Gracias a mi profe Águeda Moreno del Aula Abierta de mayores, y a sus excelentes clases de lingüística, tras tres años de aprendizaje bajo su batuta puede uno navegar en el proceloso mar de los pleonasmos, esquivar las corrientes hiperbatónicas, y aprovechar los vientos eufemísticos. Por eso colijo que el higo de fruta (ficus carica) debe distinguirse de otras connotaciones eróticas, derivadas de esa visión que nos transmite este fruto abierto en su mitad, ya presente en Aristófanes y Dante. Una palabra cuya raíz latina y castellana comenzaba por “f”, al igual que “fijodalgo”: hijo de algo. Entre “figo” y “fijo” debe cuidarse las reglas de pronunciación, porque podría conducir a situaciones harto difíciles de resolver si decimos “fijo de fruta”, ya que, aunque quede bien definida por la RAE la palabra fruta, existen corrupciones que la lingüista de la universidad de Aravaca, Dra. IDA aplica y que sus arpías divulgan como corifeos de la escena griega.
Como vemos, el lenguaje político se reinventa, o mejor expresado, es capaz de transformar los significados. Nuestra lengua, la lengua española, se ha enriquecido como los cantes de ida y vuelta. El retorno de la palabra que va y vuelve, del continente americano pasa por las brisas de la mar océana. Un ejemplo reciente ha sido el periodo electoral argentino, cuyo candidato populista, Javier Milei ha puesto de moda “el carajo liberal”. Nuestra RAE lo significa como palabra malsonante relativa al miembro viril. El ya presidente de la pampa argentina lo ha tenido en su boca cientos de veces durante la campaña plebiscitaria de ese país (no se lo tomen “ad literam”) Puede que lo hiciera como expresión de sorpresa; quizás anunciando la cantidad de esta que el pueblo argentino se iba a llevar cuando se sentara en el sillón dorado.
Esta sorpresa puede tener gradaciones de intensidad, tal como la motosierra que ha exhibido a diario: la motosierra de Milei hace un ruido del carajo.
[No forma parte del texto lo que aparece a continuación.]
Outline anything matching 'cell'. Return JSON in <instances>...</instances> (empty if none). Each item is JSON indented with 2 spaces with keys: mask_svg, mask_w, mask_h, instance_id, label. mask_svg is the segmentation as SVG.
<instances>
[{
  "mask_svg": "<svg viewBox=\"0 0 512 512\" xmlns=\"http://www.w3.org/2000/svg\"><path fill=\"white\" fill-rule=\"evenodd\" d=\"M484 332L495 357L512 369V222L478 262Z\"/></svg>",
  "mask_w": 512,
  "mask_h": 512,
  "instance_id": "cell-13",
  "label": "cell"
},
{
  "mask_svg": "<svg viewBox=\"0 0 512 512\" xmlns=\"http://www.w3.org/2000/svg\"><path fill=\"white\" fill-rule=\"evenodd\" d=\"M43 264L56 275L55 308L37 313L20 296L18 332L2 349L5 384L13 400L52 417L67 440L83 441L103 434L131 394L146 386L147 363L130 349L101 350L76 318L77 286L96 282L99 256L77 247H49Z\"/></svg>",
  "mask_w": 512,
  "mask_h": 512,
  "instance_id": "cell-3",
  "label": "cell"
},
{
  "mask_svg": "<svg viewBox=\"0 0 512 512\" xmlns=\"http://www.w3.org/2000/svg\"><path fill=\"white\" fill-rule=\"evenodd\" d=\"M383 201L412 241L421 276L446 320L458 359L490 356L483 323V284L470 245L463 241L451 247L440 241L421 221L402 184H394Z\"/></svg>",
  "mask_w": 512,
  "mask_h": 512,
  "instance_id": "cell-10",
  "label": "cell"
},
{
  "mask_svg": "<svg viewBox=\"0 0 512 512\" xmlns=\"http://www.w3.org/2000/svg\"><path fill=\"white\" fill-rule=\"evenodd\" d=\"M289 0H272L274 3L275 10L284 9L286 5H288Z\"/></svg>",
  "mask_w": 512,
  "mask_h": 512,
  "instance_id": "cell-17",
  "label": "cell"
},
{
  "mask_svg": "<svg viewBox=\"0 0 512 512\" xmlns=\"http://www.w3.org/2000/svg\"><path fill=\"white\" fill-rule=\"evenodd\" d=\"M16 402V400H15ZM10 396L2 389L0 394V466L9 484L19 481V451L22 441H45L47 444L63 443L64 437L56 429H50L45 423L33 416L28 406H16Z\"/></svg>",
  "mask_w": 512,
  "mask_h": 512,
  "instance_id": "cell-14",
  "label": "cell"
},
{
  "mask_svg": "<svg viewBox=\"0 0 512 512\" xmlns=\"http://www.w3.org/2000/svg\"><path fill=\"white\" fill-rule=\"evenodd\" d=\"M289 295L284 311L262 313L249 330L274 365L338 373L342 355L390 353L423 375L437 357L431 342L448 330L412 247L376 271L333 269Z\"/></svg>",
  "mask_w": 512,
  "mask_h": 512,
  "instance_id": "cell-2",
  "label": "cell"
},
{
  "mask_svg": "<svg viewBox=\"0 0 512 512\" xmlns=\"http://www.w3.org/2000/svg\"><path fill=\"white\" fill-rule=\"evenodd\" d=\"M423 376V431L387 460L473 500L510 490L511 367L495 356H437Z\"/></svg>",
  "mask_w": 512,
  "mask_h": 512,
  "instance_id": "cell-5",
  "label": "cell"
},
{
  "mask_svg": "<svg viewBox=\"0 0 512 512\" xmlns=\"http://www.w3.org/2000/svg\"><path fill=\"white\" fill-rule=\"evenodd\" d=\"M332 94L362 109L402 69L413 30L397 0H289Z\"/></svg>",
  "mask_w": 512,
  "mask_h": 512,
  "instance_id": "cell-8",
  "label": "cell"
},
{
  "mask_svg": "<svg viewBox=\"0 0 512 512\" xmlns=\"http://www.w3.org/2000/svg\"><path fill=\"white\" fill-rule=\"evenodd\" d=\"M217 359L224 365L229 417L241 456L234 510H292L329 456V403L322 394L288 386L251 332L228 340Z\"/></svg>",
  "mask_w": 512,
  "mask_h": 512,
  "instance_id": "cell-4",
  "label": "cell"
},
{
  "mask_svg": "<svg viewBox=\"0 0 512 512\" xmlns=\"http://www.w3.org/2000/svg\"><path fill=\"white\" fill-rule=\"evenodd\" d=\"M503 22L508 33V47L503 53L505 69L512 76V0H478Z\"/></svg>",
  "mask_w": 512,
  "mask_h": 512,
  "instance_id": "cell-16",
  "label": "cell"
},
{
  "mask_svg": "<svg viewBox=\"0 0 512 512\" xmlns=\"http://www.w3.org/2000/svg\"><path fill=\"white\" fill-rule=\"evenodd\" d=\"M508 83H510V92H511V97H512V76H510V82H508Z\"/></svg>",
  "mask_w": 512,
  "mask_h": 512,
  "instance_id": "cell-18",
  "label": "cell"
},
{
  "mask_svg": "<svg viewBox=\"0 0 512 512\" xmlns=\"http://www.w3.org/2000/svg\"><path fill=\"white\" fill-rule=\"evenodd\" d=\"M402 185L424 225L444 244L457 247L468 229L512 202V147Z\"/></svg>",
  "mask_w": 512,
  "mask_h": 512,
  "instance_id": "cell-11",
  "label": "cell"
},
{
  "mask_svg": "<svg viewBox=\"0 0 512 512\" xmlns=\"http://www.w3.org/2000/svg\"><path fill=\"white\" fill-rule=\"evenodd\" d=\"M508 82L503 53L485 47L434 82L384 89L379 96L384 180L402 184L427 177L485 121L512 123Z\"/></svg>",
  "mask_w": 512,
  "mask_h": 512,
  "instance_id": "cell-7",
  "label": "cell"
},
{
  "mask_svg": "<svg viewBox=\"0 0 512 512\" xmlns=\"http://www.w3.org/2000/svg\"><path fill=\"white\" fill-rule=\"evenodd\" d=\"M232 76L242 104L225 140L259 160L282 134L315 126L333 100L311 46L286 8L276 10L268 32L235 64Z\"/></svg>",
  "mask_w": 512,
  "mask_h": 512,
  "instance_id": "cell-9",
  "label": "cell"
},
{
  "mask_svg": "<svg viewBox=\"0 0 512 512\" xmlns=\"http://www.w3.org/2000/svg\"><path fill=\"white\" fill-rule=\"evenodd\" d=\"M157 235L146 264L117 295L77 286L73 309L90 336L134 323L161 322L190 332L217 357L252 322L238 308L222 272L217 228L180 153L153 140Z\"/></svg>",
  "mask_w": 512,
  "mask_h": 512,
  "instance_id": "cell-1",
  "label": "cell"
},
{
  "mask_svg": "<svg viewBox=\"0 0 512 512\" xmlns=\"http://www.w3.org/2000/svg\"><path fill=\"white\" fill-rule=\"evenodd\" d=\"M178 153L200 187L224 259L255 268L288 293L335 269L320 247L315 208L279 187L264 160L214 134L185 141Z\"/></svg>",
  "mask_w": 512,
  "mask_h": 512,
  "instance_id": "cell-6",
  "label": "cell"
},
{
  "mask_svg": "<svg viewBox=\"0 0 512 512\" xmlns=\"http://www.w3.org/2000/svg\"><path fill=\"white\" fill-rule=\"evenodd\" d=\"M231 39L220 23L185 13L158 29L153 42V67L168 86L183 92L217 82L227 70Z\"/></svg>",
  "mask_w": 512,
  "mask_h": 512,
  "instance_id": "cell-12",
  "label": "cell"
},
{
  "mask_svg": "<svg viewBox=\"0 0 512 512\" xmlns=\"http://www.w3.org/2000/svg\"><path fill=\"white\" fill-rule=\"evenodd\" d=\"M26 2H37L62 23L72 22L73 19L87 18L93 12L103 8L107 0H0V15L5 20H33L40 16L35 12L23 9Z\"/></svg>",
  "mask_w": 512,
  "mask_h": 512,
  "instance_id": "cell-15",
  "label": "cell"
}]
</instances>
Con tanto ruido los desencantados votantes aplicando un uso de gradación podrían acabar “mandándolo al carajo”.
Por cierto, que, en el lenguaje de la marinería, el carajo es la cestilla instalada en la punta del palo mayor desde la que el vigía observa la lontananza. O en su caso a la nave enemiga. Por eso el vigía era elegido entre los que tenían una mejor vista. Tiene una vista del carajo.
También era lugar de castigo adonde el capitán del barco mandaba a los marineros que habían cometido alguna falta. Allí arriba disfrutaban del “bamboleo marítimo” y sus consecuencias.
Yo prefiero quedarme con la lingüística patria y si tengo que mandar a alguien a algún sitio, utilizo a José Antonio Labordeta y su toponimia escatológica, evitando la referencia a atribuciones corporales de nadie, y se líe un follón del carajo.